Enfield is expected to see a $367,000 bridge project on Shaker Boulevard over the Knox River in 2026, and about $5.8 million in bridge replacements are planned for Route 25A and Archertown Road in Orford.

The governor’s recommendation also scraps two previously approved projects in Canaan to replace bridges crossing the Mascoma River and Clark Pond Brook.

Town Administrator Mike Samson said that since the roads leading to those bridges no longer are maintained by the town, the town requested a change to the transportation plan.

Instead, the recommended plan sets aside $635,000 for repairs in 2019 to the bridge carrying Potato Road over the Indian River.

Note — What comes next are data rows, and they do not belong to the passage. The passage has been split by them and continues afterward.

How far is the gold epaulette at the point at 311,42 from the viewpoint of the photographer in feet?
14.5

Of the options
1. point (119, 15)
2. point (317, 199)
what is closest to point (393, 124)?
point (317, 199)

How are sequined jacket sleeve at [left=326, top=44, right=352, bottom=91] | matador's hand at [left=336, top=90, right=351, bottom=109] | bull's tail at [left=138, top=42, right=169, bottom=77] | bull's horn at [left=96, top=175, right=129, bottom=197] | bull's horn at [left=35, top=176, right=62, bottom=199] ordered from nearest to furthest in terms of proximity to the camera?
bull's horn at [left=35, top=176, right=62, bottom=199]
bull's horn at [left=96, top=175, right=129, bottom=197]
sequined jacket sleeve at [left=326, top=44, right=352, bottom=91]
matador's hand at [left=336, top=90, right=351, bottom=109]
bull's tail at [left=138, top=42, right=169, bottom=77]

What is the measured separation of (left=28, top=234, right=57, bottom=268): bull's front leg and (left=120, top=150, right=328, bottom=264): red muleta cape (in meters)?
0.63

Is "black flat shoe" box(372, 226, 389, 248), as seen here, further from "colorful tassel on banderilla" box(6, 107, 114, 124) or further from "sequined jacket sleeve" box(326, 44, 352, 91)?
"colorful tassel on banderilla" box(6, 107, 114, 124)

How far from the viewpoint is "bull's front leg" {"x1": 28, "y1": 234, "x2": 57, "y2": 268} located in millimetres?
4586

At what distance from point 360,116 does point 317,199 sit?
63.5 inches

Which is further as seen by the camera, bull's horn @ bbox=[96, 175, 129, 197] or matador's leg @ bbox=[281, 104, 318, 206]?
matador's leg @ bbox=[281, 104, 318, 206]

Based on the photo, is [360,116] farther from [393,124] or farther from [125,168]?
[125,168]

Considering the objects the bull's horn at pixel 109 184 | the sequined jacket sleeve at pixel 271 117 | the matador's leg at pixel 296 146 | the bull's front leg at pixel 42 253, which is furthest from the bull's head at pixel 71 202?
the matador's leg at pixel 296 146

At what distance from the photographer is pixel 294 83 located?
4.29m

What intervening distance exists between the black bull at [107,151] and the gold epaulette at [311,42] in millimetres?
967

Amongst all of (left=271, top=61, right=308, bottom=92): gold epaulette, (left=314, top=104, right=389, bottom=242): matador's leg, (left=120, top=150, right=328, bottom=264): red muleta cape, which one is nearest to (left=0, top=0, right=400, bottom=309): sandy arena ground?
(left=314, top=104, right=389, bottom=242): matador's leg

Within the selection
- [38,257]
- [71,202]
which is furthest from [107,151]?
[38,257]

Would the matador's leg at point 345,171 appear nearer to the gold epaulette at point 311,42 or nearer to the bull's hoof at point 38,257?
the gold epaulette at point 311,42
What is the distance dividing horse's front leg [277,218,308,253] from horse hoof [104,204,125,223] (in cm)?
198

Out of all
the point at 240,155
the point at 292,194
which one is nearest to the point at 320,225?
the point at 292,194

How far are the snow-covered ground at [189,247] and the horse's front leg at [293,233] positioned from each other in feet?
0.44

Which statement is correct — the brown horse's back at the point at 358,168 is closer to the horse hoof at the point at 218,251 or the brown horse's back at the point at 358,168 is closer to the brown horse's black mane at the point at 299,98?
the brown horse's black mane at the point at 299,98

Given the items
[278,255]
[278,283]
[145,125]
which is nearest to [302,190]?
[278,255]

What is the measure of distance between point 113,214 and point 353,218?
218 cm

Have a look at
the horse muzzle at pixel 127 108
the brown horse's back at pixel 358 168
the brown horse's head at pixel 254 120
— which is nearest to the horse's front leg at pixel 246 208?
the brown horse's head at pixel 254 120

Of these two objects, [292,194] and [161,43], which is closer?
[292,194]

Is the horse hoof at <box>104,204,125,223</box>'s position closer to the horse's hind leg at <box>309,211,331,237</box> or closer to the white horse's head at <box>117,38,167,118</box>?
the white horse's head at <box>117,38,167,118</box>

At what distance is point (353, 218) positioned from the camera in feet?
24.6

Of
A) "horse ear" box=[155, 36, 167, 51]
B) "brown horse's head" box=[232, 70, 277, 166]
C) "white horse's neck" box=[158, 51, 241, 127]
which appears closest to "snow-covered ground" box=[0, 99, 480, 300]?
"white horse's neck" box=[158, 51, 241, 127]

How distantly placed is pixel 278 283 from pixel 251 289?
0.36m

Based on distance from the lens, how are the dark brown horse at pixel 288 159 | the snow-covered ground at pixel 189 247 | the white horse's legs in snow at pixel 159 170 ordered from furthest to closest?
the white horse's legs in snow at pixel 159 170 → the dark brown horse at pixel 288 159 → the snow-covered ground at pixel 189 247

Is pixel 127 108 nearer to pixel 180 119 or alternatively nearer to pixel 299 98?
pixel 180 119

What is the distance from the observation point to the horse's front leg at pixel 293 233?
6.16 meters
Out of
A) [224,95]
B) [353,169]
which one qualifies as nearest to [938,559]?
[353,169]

There’s also $567,000 slotted for repairs in 2023 to the bridge on Gristmill Hill Road over the Indian River.

In a Tuesday news release, Sununu said the recommended plan addresses the Granite State’s transportation needs while also “living within our means.”

The recommendation calls for a total of $3.7 billion in spending over 10 years, with the majority of those funds coming from the Federal Highway Administration.

The plan earmarks about $775 million for pavement projects, $763 million for bridges and $256 million for airport projects. The Interstate 93 expansion project in southern New Hampshire also is expected to consume $80.5 million.

“In all, the final product is a financially contained document that identifies and addresses the needs that best align with the priorities of communities, the regional planning commissions, NH DOT and (the advisory group),” Sununu said in the release.

The plan now heads to the New Hampshire House and Senate for approval.